2. Aux termes de l’article L. 521-2 du code de justice administrative : « Saisi d’une demande en ce sens justifiée par l’urgence, le juge des référés peut ordonner toutes mesures nécessaires à la sauvegarde d’une liberté fondamentale à laquelle une personne morale de droit public ou un organisme de droit privé chargé de la gestion d’un service public aurait porté, dans l’exercice d’un de ses pouvoirs, une atteinte grave et manifestement illégale. Le juge des référés se prononce dans un délai de quarante-huit heures. ». En vertu de l’article L. 522-3 du même code, le juge des référés peut, par une ordonnance motivée, rejeter une requête sans instruction ni audience lorsque, notamment, la condition d’urgence n’est pas remplie.
3. En premier lieu, M. A présente des conclusions tendant à ce que le juge des référés ordonne à l’autorité administrative la délivrance d’un titre de séjour et le rétablissement de diverses allocations sur le fondement de l’article L. 521-2 du code de justice administrative.

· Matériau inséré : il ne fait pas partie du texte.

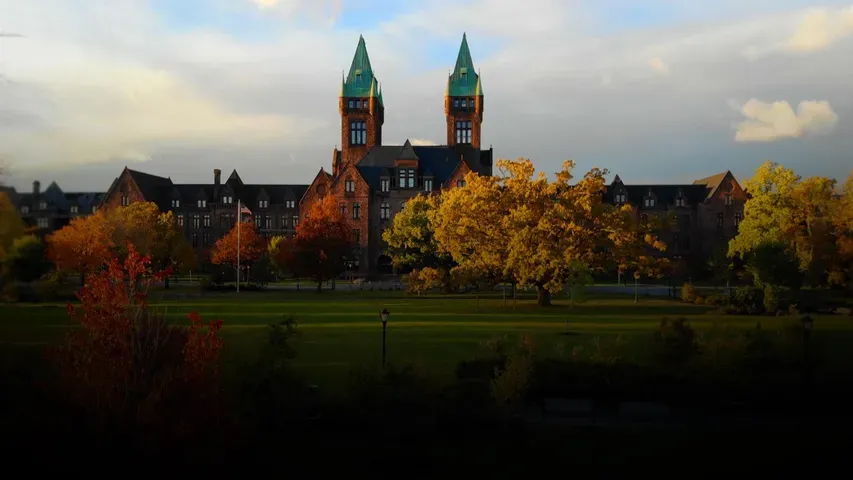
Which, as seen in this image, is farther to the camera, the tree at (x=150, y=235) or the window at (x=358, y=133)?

Le prononcé de telles mesures, qui ne présentent pas un caractère provisoire, excède la compétence du juge des référés saisi sur le fondement de ce même article et est manifestement irrecevable.

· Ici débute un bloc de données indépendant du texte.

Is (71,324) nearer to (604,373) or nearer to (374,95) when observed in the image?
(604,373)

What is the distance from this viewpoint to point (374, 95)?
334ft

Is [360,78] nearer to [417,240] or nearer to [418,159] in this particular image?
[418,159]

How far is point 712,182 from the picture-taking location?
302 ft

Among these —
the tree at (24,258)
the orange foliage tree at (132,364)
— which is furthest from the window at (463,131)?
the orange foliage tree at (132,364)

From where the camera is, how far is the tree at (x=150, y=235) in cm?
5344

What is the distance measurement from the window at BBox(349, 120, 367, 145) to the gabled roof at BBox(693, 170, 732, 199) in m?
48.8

4. En second lieu, lorsqu’un requérant fonde son action sur la procédure particulière instituée par l’article L. 521-2 du code de justice administrative, il lui appartient de justifier de circonstances caractérisant une situation d’urgence particulière qui implique, sous réserve que les autres conditions posées par cette disposition soient remplies, qu’une mesure visant à sauvegarder une liberté fondamentale doive être prise à très bref délai.

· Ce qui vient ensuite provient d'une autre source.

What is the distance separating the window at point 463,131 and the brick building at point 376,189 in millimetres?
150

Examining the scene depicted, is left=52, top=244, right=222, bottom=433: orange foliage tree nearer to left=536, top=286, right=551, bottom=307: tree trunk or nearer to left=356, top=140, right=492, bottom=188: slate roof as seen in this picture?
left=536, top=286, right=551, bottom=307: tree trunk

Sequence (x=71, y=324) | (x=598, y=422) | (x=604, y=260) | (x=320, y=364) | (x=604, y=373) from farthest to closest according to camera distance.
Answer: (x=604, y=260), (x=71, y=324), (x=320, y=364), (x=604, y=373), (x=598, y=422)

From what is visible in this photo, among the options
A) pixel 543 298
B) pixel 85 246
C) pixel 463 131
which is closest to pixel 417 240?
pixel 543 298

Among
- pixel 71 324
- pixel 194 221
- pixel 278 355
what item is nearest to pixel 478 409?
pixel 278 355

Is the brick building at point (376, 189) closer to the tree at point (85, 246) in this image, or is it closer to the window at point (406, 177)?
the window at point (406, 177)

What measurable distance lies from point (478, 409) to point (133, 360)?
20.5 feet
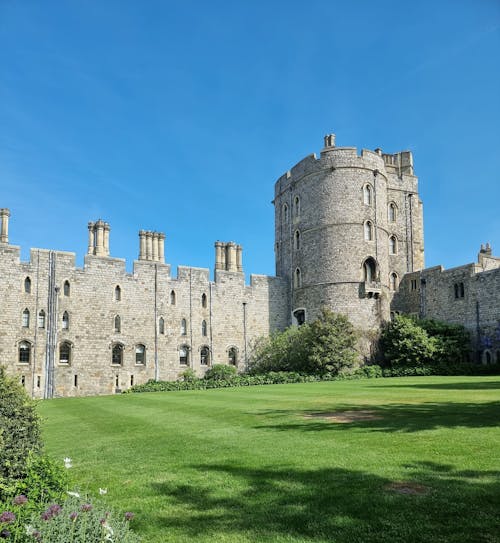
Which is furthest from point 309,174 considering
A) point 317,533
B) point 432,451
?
point 317,533

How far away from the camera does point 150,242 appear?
37969 millimetres

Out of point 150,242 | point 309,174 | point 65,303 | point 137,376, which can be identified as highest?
point 309,174

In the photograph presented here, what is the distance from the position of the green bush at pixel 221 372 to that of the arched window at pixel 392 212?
18.2 metres

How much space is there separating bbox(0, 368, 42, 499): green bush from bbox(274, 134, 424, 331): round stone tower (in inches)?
1242

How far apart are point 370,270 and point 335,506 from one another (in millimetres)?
34364

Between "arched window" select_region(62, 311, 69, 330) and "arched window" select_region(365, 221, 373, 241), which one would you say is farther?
"arched window" select_region(365, 221, 373, 241)

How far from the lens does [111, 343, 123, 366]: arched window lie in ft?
116

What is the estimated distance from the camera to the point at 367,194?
130 ft

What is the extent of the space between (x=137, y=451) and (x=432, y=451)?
5134 mm

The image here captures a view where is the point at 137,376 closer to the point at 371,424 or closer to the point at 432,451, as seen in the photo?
the point at 371,424

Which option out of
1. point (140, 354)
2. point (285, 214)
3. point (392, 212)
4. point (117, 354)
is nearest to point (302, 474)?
point (117, 354)

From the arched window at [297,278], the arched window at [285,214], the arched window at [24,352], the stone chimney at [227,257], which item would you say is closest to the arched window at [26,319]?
the arched window at [24,352]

5. Si M. A fait valoir que le décret du 29 février 2024 procédant au retrait de sa nationalité indique que ce retrait n’emporte pas de conséquence sur son séjour en France et que le courrier de la direction générale des étrangers en France du 11 mars 2024 l’informant de l’édiction de ce décret indique, notamment, que le préfet de police lui adresserait un courrier relatif à sa régularisation, ces circonstances ne sont pas par elles-mêmes de nature à caractériser une urgence telle qu’elle appellerait une réponse immédiate du juge des référés. En outre, M. A qui fait état de la précarité de sa situation administrative ne justifie pas par les éléments qu’il produit d’une urgence de même nature. Par suite, M. A ne démontre pas, en l’état de l’instruction, que la condition d’urgence particulière exigée par les dispositions de l’article L. 521-2 du code de justice administrative est satisfaite.
6. Il résulte de tout ce qui précède que la requête de M. A doit être rejetée en toutes ses conclusions par application de l’article L. 522-3 du code de justice administrative.
O R D O N N E :
Article 1er : La requête de M. A est rejetée.
Article 2 : La présente ordonnance sera notifiée à M. B A.
Fait à Paris, le 7 avril 2025.
Le juge des référés,
Signé
M. BROUSSILLON
La République mande et ordonne au ministre d’Etat, ministre de l’intérieur en ce qui le concerne ou à tous commissaires de justice à ce requis en ce qui concerne les voies de droit commun contre les parties privées, de pourvoir à l’exécution de la présente décision.